The House Collective

the year of paperwork.

Sometime during our travels to France and the States last year, I looked at my passport and realized I’d need to renew it soon to allow for the six-month validity required to enter and exit most countries.

And then I glanced at all the other paperwork I held–probably on a plane headed somewhere; the perfect place to pull out all your documents and realize they are all about to expire. Many, many things would be expiring soon, hopefully just as we’d be placed in our adoption.

Taking note (and learning from when we had to rush Stephen’s passport renewal a few years ago!), I made a calendar of 2019 specifically noting all the things that needed renewals and applications. It included:
April: my American drivers license and my Thai drivers license
May: Stephen’s work permit, our current Thai visas (requiring us to cross the border for an additional 90 days)
June: our car, one year until my passport
July: our motorbike
August: our Thai visas (this time requiring a visit to a neighboring embassy)
September: Stephen’s American drivers license

Let the paperwork begin.

I started the process for renewing my American drivers license in January. After five late night calls to the Arkansas DMV, I received my new license last week, in the first week of August. That’s eight months.

Because of this, we began the process for Stephen’s American licesnse in June. Here’s too hoping.

I started the process for renewing my Thai drivers license on 15 April. Simply trying to renew my license as a housewife on Stephen’s work permit proved very, very difficult. It also revealed that we hadn’t “registered our re-entry” the last time we entered Thailand, so we had to rush across the border early, in May, to avoid significant fines and appease the angry immigration officers. I also had to wait to renew my license until immigration sent an approval letter, which took many, many weeks.

After about fifteen visits to the Thai DMV on most of the Wednesdays and Fridays of April, May, June, & July, both with and without a child in tow, I was able to renew my license on 17 July. I wore my yellow shirt & I said my red-green-yellow colors in Thai to win hearts. I watched an hour of motorbike and car crash footage that hopefully will make me a better driver. Overall, it took three months.

Stephen’s work permit, and our motorbike and car renewals all went without incident, just requiring paperwork.

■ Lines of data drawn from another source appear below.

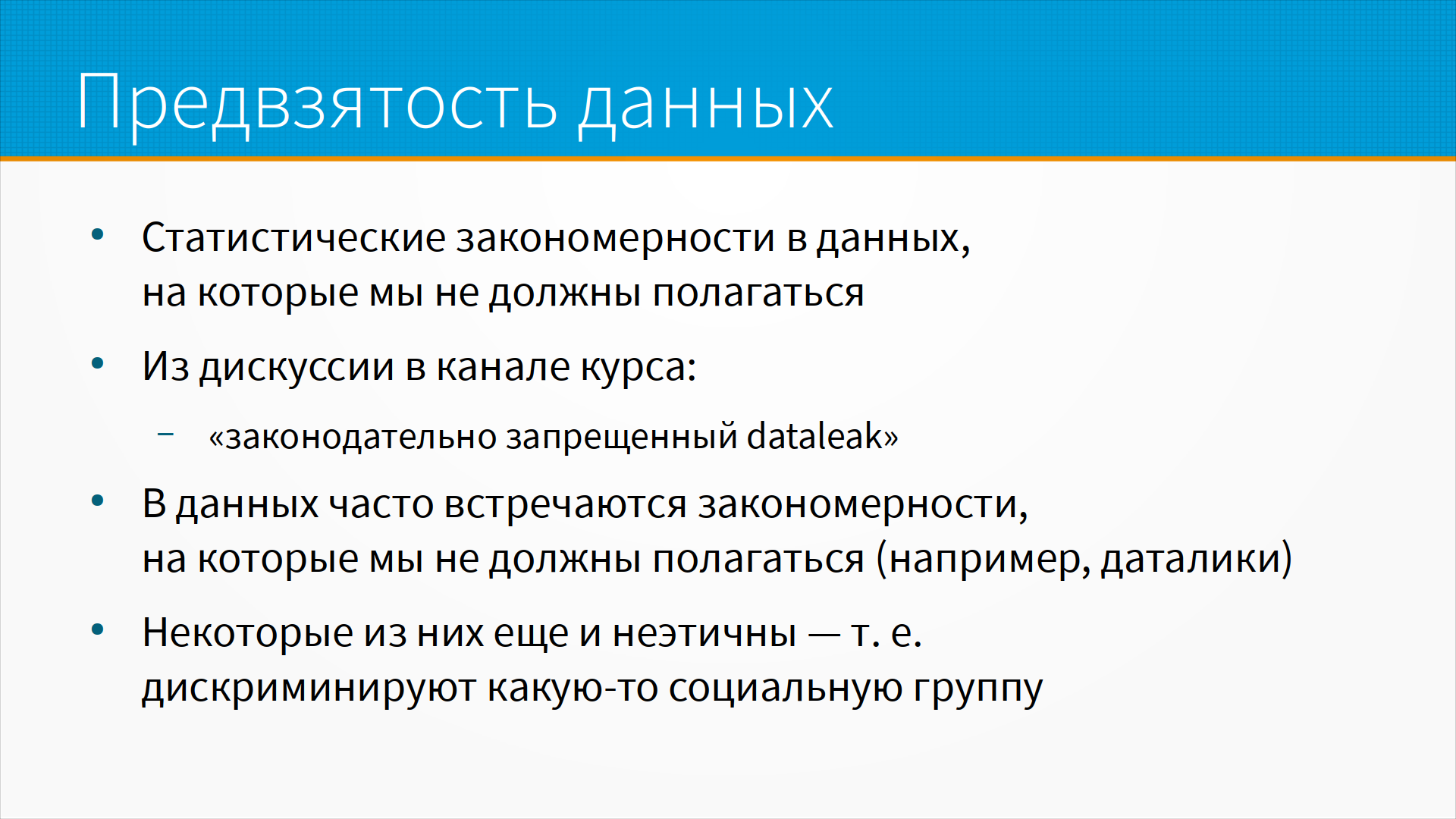 Предвзятость данных

• Статистические закономерности в данных, на которые мы не должны полагаться

• Из дискуссии в канале курса:

– «законодательно запрещенный dataleak»

• В данных часто встречаются закономерности, на которые мы не должны полагаться (например, даталики)

• Некоторые из них еще и неэтичны — т. е. дискриминируют какую-то социальную группу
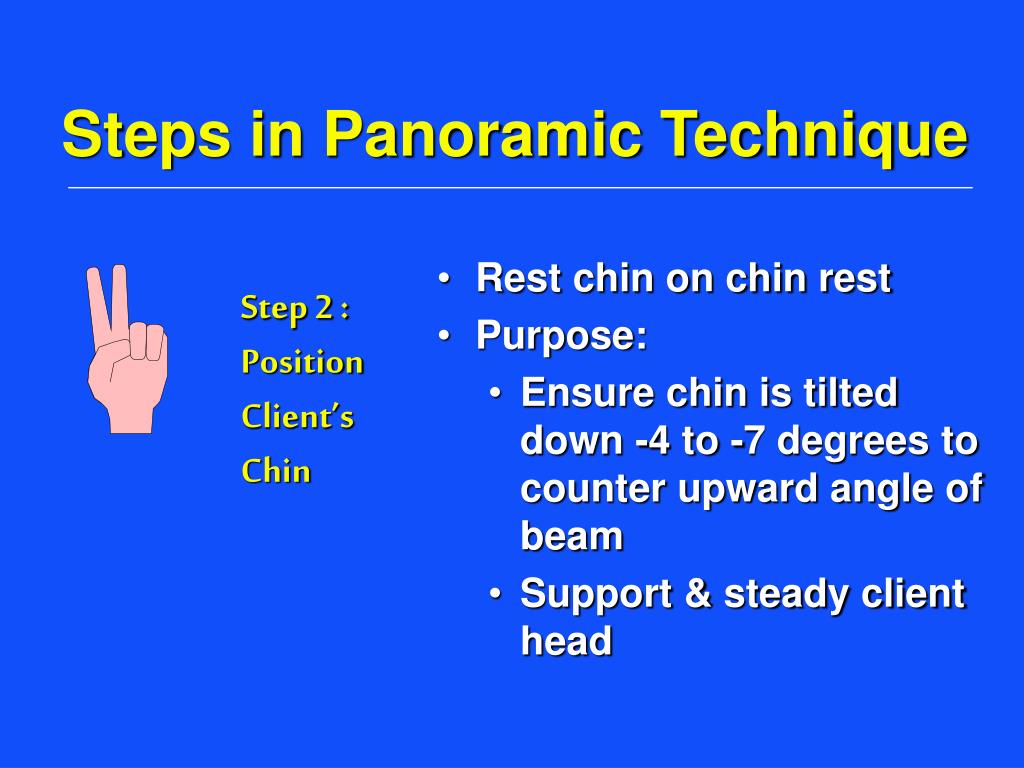 Steps in Panoramic Technique

Step 2 :
Position
Client's
Chin

• Rest chin on chin rest
• Purpose:
  • Ensure chin is tilted down -4 to -7 degrees to counter upward angle of beam
  • Support & steady client head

And then last week, we made our trek to Yangon to apply for new visas. In order to do this, we needed a passport for Oak, which we got in Bangkok in June (another trip, another office, more paperwork). We also needed paperwork giving us permission to travel with him outside of Thailand, which we asked for in May. It was approved on Friday–three months after it was requested and just two days before we left. This wasn’t enough time for it to get to us in Mae Sot, so we took a photograph of the paperwork with us, and hoped for the best.

Just days before we left, I made a sad realization. I was filling out our visa applications and saw the notice: When applying for a one-year visa, it’s required that you have eighteen months remaining on your passport.

Eighteen months!? I had ten. And just a few days to: change plans? attempt to renew my passport in Bangkok?

After some research, it would be impossible to renew my passport in that time, as they don’t offered expedited services overseas. And changing plans would add up in cost quickly, so our boss advised us to try for it. She said it might work, and if not–well, Stephen would likely get a year and I’d be given three months, until I had to return to Yangon to apply again.

Honestly, I was pretty sad. I’ve never made a renewal calendar before; and here it wasn’t even helping! I had worked so hard to not make mistakes on our paperwork, particularly with Oak in the mix, and failed.

The trip was starting out on a stressful foot, as we boarded our first flight without Oak’s proper paperwork and with slim hopes of me getting a year visa.

At airport immigration, they stamped Stephen & I out without incident, and we were a day before our visas expired. (An accomplishment for us, unfortunately. I have two shame-inducing “LATE” stamps in my current passport.😔) Once stamping us out, the immigration officers noticed Oak’s passport was for Thailand, and seemed skeptical. They asked for all our paperwork for him; they called over supervisors and made copies and whispered among themselves for nearly half an hour, while Stephen & I held up the long immigration lines and said prayers. With us already stamped out, we couldn’t actually “return” back into Thailand if there was a problem with Oak’s paperwork! Thankfully, after thoroughly scaring us, Oak was stamped out of Thailand we gave our gracious thank yous.

As we boarded the plane, barely catching lunch at 3pm and Oak lacking a nap, trying to calm our nerves, Stephen said, “Whew! They let us all leave!”

And I pessimistically replied with, “…Now we just have to figure out how to get back in.” And that became the week’s goal.

The stressors weren’t over. We showed up to the Thai Embassy as a matching family of yellow, requesting one-year visas. While they asked us absolutely nothing about Oak, they did deny our visas three times. Each time they’d tell us a reason, we’d counter it: Wait! I have that document! and I can get that, one minute! Surprisingly, none of the denials were because of my passport! And after a very stressful morning, they accepted our visas, granted us one-year each!

And so we’re back. I’ll post more about our fun adventures in Yangon and Bangkok, but for now: thankful we are back home as a family of three. (That is more of a miracle than I could say!) Thankful for another year in the Kingdom of Thailand!